So DH has been in NYC for a week, and on balance it’s been fine. Kids have really missed him, and so have I. Excuse the note of surprise. Usually I’m fricking delighted he’s away as it’s a lot less stressful than having him around. But as things have been a lot better recently, I find myself looking forward to him coming back.
But. And there’s always one of those. His trips overseas have always been triggers for a massive low. The last two breakdowns were triggered by his trips to Florida. Tiredness, jetlag, work stress, missing the family all contributed, and of course he was probably drinking a fair amount back in those days too (he hasn’t been abroad for a few years).
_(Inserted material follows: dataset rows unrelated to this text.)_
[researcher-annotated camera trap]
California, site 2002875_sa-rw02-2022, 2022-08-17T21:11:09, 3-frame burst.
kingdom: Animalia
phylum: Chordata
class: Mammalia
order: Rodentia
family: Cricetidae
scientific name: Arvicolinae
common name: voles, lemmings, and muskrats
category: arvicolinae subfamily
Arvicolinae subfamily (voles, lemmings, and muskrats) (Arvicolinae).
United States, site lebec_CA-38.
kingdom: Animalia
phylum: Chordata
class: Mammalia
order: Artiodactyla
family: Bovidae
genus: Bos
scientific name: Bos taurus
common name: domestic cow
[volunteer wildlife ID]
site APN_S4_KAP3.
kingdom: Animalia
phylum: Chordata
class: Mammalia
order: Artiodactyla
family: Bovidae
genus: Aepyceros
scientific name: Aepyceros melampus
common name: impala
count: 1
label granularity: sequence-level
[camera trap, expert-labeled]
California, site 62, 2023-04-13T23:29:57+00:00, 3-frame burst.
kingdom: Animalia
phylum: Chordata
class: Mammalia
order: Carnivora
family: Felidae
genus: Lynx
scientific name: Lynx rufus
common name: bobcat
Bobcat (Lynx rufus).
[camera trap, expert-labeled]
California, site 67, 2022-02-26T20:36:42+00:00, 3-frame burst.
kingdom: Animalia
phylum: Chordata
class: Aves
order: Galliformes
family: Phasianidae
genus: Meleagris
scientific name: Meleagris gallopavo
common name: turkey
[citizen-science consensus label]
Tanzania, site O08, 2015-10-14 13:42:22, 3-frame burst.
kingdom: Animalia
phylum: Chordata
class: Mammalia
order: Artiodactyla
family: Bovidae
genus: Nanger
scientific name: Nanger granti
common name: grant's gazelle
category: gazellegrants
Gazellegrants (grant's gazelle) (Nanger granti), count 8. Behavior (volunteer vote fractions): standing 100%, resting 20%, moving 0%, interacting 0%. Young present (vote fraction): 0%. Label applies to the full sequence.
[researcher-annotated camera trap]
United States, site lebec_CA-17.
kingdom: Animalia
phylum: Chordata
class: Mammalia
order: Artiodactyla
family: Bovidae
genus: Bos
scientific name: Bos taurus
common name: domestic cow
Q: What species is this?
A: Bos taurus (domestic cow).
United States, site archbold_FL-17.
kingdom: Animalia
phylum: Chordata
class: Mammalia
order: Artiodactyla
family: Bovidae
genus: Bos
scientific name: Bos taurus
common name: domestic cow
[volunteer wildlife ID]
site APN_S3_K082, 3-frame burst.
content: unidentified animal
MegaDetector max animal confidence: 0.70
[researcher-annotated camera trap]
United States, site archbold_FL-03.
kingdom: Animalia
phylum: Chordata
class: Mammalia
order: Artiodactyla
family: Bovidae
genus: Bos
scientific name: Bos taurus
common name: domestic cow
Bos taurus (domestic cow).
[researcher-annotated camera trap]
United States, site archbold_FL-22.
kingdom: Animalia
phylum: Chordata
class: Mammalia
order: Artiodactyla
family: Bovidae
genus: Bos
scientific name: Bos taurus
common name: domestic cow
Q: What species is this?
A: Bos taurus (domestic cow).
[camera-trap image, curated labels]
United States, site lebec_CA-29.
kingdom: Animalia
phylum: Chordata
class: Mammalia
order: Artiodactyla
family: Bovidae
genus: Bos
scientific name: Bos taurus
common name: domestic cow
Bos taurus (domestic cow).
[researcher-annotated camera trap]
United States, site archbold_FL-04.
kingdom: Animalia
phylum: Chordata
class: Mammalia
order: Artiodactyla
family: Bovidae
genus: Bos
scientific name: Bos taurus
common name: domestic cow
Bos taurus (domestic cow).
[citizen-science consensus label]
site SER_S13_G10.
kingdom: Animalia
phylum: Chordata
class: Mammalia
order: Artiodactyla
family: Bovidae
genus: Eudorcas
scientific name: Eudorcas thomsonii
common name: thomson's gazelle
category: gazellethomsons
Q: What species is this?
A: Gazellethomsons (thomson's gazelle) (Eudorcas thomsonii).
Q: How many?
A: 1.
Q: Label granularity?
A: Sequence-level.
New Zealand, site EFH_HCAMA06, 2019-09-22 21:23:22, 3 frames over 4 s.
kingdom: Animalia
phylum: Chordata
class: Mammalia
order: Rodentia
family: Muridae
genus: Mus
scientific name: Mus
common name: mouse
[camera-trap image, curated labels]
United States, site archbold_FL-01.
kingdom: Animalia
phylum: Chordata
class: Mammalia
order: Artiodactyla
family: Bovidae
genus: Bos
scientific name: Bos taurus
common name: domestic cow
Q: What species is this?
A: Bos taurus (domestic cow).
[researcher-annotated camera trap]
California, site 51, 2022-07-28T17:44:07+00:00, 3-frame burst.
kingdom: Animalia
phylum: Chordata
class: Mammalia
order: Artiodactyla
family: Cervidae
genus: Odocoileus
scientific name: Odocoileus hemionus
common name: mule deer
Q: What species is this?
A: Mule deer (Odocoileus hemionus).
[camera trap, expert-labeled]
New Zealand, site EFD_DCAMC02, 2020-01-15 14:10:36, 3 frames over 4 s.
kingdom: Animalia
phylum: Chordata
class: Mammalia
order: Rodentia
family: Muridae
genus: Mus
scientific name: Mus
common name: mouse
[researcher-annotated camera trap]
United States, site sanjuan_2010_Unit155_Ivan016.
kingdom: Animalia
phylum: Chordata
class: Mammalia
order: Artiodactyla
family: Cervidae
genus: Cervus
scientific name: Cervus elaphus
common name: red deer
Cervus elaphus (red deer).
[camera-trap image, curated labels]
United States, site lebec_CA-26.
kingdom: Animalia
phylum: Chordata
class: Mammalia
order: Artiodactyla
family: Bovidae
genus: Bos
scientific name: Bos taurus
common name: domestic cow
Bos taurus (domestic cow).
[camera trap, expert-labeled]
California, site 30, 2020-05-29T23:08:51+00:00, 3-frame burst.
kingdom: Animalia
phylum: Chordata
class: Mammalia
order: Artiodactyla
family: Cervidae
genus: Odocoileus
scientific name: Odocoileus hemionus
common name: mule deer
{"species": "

So his return was always hampered by the dread. And I do worry that this will be the same. Is it unavoidable that he’ll hit a low? Tiredness and jetlag make me properly grumpy for a good week. Is it therefore normal to expect to feel quite shit? Should I therefore just say ‘Oh, this is normal’? And not worry too much.
Because the truth is that worrying about something doesn’t change the outcome if you have no control over a situation. You can change your reaction and thus change the longer term consequences. My stress won’t make him NOT go in to a low. If anything, I can make it worse for both of us, and for the kids too.
Incidentally, our youngest has really really missed his dad. I showed him a video of DH dicking around in Manhattan. ‘I wish I could be in that video with Daddy’. He’s counting down the days for all of us.